If the album’s title doesn’t give away the theme, Control’s opening statement says it all: “This is a story about control, my control, control over what I say, control over what I do, and this time I’m going to do it my way.” Hits like “Nasty”, “What Have You Done For Me Lately”, and “Pleasure Principle” reinforced the theme by showcasing a woman, who demanded respect in her relationships and in her work and was willing to get that respect by taking as much personal control as necessary.
Thirty years later, women musicians are still talking about control. While Jackson’s 1986 album is about gaining control, SZA’s 2017 CTRL is about releasing control.
“I wanted to control the way people thought of me… saw me,” SZA told The Cruz Show. “I wanted to control the way life was going, controlling the pitfalls or the pain… Trying to control the pain influx… And it’s just not possible. You can’t control the way other people feel. You can’t control the way they react. And once you lose enough, you allow yourself the space to relinquish control.”

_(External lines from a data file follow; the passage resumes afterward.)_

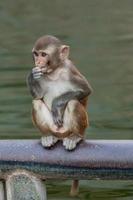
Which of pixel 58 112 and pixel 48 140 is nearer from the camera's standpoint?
pixel 48 140

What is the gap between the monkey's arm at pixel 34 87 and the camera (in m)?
3.08

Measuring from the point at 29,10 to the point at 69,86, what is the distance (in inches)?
502

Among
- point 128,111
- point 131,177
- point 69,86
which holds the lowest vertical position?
point 128,111

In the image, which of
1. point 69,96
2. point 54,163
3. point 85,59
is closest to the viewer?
point 54,163

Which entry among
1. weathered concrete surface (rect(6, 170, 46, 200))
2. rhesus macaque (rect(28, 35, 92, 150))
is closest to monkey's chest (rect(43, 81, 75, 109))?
rhesus macaque (rect(28, 35, 92, 150))

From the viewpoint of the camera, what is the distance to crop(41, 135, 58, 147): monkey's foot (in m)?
2.95

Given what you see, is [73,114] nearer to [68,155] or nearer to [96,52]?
[68,155]

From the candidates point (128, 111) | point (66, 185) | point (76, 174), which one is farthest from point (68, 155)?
point (128, 111)

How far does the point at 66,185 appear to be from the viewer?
21.6 ft

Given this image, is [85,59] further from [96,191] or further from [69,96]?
[69,96]

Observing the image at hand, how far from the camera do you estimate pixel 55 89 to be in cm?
307

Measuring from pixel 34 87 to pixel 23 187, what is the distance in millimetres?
302

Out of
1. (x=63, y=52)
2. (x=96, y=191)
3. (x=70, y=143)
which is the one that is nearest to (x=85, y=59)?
(x=96, y=191)

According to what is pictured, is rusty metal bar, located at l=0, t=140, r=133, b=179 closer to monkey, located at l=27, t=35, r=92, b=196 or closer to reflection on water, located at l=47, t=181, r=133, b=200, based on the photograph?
monkey, located at l=27, t=35, r=92, b=196
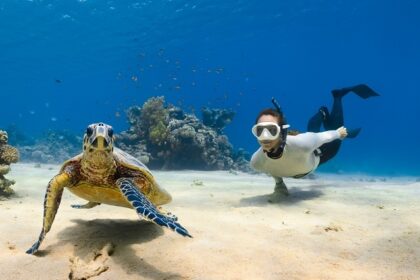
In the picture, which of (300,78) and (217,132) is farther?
(300,78)

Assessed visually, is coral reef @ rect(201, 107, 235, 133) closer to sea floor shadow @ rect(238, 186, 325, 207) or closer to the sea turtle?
sea floor shadow @ rect(238, 186, 325, 207)

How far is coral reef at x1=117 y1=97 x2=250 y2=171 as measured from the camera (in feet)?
47.7

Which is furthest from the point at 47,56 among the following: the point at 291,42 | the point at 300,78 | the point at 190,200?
the point at 300,78

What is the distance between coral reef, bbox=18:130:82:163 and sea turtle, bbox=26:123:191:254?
18.0m

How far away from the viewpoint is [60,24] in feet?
146

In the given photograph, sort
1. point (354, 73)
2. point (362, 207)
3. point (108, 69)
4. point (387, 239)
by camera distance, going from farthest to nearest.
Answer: point (354, 73)
point (108, 69)
point (362, 207)
point (387, 239)

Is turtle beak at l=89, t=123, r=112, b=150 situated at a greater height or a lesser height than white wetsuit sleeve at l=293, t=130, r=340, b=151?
greater

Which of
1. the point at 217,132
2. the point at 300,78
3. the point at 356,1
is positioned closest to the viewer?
the point at 217,132

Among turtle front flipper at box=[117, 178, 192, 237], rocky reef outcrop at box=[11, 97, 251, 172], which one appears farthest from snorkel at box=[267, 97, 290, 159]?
rocky reef outcrop at box=[11, 97, 251, 172]

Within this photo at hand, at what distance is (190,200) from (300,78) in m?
115

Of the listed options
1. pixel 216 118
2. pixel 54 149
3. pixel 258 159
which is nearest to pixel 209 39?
pixel 54 149

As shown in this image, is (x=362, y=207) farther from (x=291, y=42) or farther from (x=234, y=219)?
(x=291, y=42)

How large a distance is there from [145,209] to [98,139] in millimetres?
841

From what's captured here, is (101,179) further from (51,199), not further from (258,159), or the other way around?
(258,159)
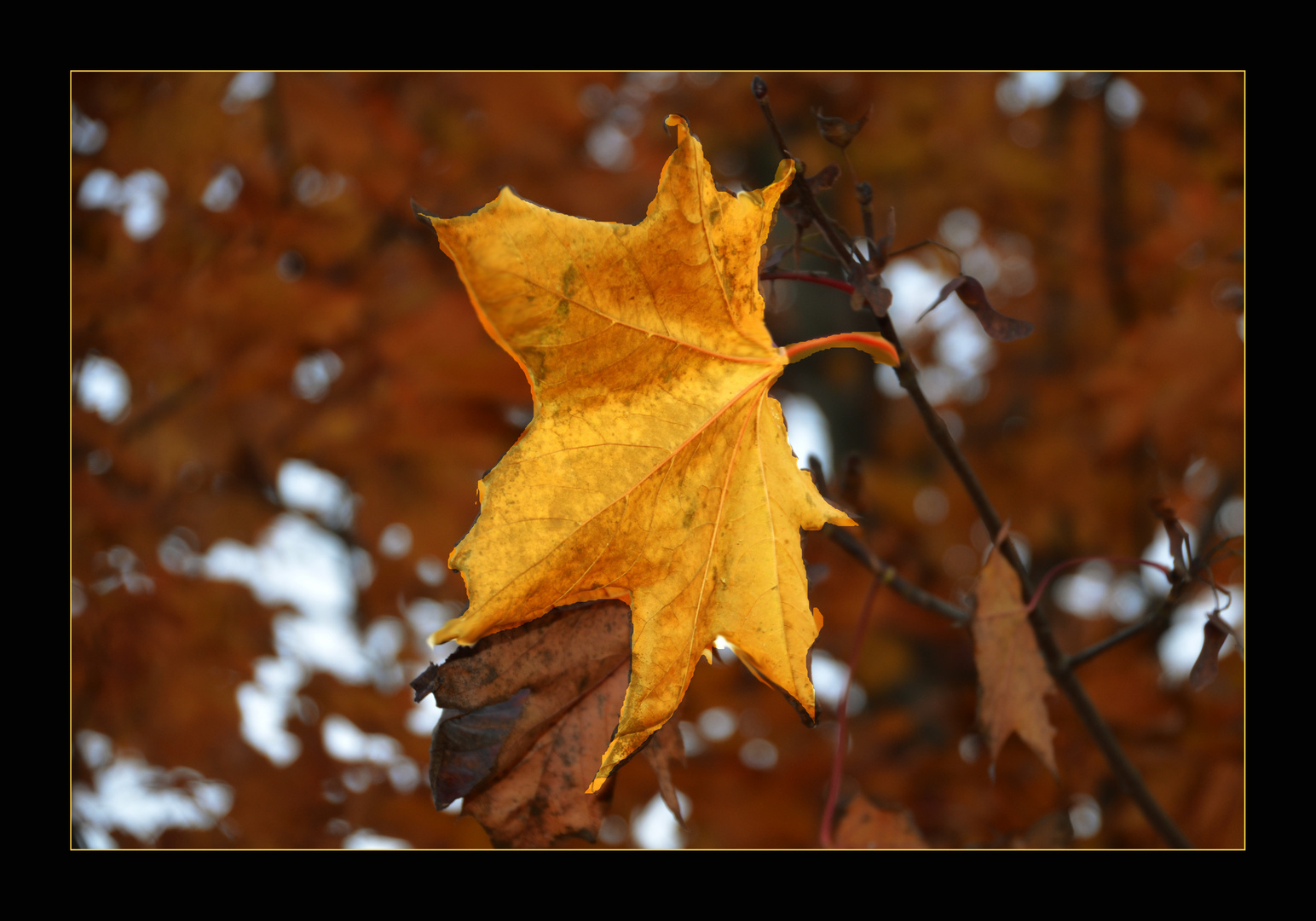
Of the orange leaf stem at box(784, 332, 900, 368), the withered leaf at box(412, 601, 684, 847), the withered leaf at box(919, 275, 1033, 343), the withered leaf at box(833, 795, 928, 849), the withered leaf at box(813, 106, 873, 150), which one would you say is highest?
the withered leaf at box(813, 106, 873, 150)

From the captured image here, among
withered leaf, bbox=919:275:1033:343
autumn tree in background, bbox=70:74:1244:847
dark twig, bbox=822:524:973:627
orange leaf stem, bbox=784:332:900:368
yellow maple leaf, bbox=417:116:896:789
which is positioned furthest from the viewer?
autumn tree in background, bbox=70:74:1244:847

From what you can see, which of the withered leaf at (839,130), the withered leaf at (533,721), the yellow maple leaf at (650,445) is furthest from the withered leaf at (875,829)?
the withered leaf at (839,130)

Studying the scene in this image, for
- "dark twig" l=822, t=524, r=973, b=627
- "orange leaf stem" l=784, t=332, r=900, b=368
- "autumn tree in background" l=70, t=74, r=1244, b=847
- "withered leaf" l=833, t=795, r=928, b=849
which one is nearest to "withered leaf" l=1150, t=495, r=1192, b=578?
"dark twig" l=822, t=524, r=973, b=627

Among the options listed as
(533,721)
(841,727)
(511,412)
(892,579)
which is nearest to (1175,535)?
(892,579)

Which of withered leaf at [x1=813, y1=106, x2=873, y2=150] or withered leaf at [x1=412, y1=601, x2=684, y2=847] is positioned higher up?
withered leaf at [x1=813, y1=106, x2=873, y2=150]

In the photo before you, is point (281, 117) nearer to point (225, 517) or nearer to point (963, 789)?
point (225, 517)

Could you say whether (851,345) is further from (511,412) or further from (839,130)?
(511,412)

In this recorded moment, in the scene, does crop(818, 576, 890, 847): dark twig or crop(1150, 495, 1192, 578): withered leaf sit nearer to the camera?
crop(1150, 495, 1192, 578): withered leaf

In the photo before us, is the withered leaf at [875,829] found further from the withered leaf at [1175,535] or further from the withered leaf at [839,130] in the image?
the withered leaf at [839,130]

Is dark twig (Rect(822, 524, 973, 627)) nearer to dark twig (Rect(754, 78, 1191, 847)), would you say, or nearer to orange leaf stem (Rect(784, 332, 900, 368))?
dark twig (Rect(754, 78, 1191, 847))
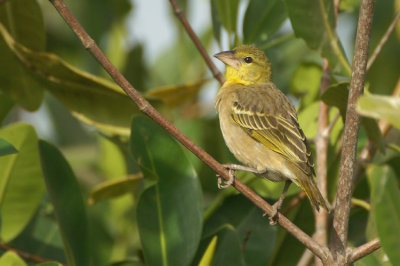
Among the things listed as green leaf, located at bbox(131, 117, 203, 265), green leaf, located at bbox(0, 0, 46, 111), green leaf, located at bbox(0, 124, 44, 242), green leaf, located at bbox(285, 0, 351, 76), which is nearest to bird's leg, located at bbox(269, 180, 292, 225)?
green leaf, located at bbox(131, 117, 203, 265)

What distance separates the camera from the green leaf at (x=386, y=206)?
228 centimetres

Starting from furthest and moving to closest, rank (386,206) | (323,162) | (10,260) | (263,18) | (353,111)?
(263,18), (323,162), (10,260), (353,111), (386,206)

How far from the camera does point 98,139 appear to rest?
4.98m

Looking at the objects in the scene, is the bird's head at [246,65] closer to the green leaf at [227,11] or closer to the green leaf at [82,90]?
the green leaf at [227,11]

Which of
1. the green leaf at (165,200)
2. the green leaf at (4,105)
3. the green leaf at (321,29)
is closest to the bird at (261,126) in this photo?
the green leaf at (165,200)

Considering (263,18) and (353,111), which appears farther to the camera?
(263,18)

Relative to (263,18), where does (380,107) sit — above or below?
above

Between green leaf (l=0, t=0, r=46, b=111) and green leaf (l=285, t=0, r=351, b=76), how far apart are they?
1559 mm

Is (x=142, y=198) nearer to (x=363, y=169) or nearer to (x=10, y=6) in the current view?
(x=363, y=169)

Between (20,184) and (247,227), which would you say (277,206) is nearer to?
(247,227)

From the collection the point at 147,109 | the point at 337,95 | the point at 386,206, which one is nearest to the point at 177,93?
the point at 337,95

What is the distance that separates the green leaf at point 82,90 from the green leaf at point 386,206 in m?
1.75

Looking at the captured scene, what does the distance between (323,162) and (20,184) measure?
166cm

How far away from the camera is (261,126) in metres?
4.25
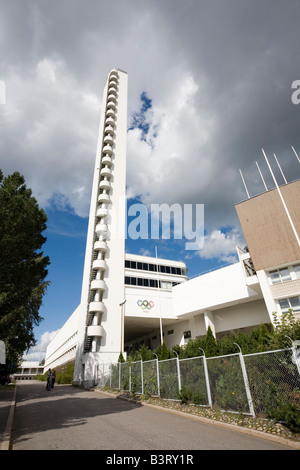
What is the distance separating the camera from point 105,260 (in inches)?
1374

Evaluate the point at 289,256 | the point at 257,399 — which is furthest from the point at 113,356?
the point at 257,399

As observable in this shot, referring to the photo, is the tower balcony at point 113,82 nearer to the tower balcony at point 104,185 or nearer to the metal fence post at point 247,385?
the tower balcony at point 104,185

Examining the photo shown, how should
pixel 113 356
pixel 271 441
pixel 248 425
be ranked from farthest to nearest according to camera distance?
pixel 113 356, pixel 248 425, pixel 271 441

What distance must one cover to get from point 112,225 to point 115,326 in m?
14.4

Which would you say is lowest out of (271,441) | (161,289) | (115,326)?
(271,441)

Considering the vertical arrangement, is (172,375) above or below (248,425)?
above

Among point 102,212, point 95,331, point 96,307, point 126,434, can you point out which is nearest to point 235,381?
point 126,434

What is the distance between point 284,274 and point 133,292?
2066 centimetres

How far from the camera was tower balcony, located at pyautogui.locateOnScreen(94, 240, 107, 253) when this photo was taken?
34250 millimetres

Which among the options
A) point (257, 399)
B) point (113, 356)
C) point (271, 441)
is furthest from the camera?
point (113, 356)

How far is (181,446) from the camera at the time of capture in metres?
5.78

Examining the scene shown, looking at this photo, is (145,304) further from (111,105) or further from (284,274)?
(111,105)

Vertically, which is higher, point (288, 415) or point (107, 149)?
point (107, 149)
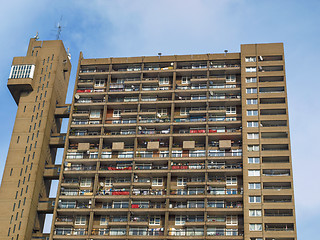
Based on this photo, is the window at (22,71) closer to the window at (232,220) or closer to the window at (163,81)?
the window at (163,81)

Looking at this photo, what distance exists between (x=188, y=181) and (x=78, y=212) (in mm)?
21196

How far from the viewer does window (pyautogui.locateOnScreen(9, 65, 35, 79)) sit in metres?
119

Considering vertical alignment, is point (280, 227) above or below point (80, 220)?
below

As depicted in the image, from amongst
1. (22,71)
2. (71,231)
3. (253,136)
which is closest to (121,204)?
(71,231)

As a result, many of the songs on CTRL feel circular or open-ended. She’s doesn’t commit to a conclusive thesis or hook, but instead questions, prods, reasons and feels her way through old relationships and experiences, channeling the tug-of-war that becomes inevitable when a person who’s accustomed to or comfortable with being in control must give it up.
On “Go Gina”, she sings about a woman who’s learning, or perhaps needs to learn, how to let go. The song is a play on the character Gina from the show Martin, who SZA says is beautiful with a sense of humor, but kind of uptight and “If she lived like Pam she might have more fun.” Like most of the album, the song is biographical, based on her feelings about a past relationship. “I never really talked about relationships in a direct way. I used to be very metaphorical, very figurative,” SZA said. “And also just kind of scared to talk about the way I felt in a literal way or very directly.”
That vulnerability is paying off. CTRL has put SZA on the hearts, ears and eyes of R&B and pop fans across the world and has forced her industry peers to recognize her as an indomitable singer-songwriter. It has also earned her five Grammy nominations, including Best New Artist and Best Urban Contemporary Album. Similar to how Control re-introduced Janet to the world and put her in the same conversation as her big brother Michael, CTRL is SZA’s breakthrough moment.
“There are other women’s albums that I really enjoyed this year, but her album is probably the best album of the year, and I think she’s absolutely amazing.” Jam told ESSENCE. “I’ve always loved her writing style anyway.”
And SZA’s writing style is loveable, if not remarkable.
While she doesn’t waste any space being delicate or inexplicit, she still manages to be stylish and emotive. On the album’s most fearless track “Supermodel”, she chases her feelings through a game of cat and mouse, as she admonishes a lover for replacing her with prettier women, sleeps with his homeboy, makes a plea for his validation —before reconciling that she could be free from this tormenting game if she could just learn how to be okay with herself. It’s a bare composition that synthesizes the emotional negotiation in a love-hate relationship between a woman and her lover, and a woman and herself.
On “The Weekend”, she goes through a similar negotiation. The first verse acknowledges the recklessness of dealing with a guy who is with someone else; she even calls it selfish and desperate, but by the chorus, she is back in control, flipping the narrative of a wounded girl buried in second position, to a satisfied part-time girlfriend with benefits. It’s a provocative, albeit logical proposition when considered within the context of abandoning control.
Like her content, SZA’s approach to music-making is equally concerned with releasing control, “I’m making things that feel good, trying to connect to the part of me that doesn’t think as much,” she said, “Trying to focus on honesty, living with honesty. I’m trying to figure myself out through my music, which is taking so long.”
No matter how long it takes, we have a feeling the world will be listening.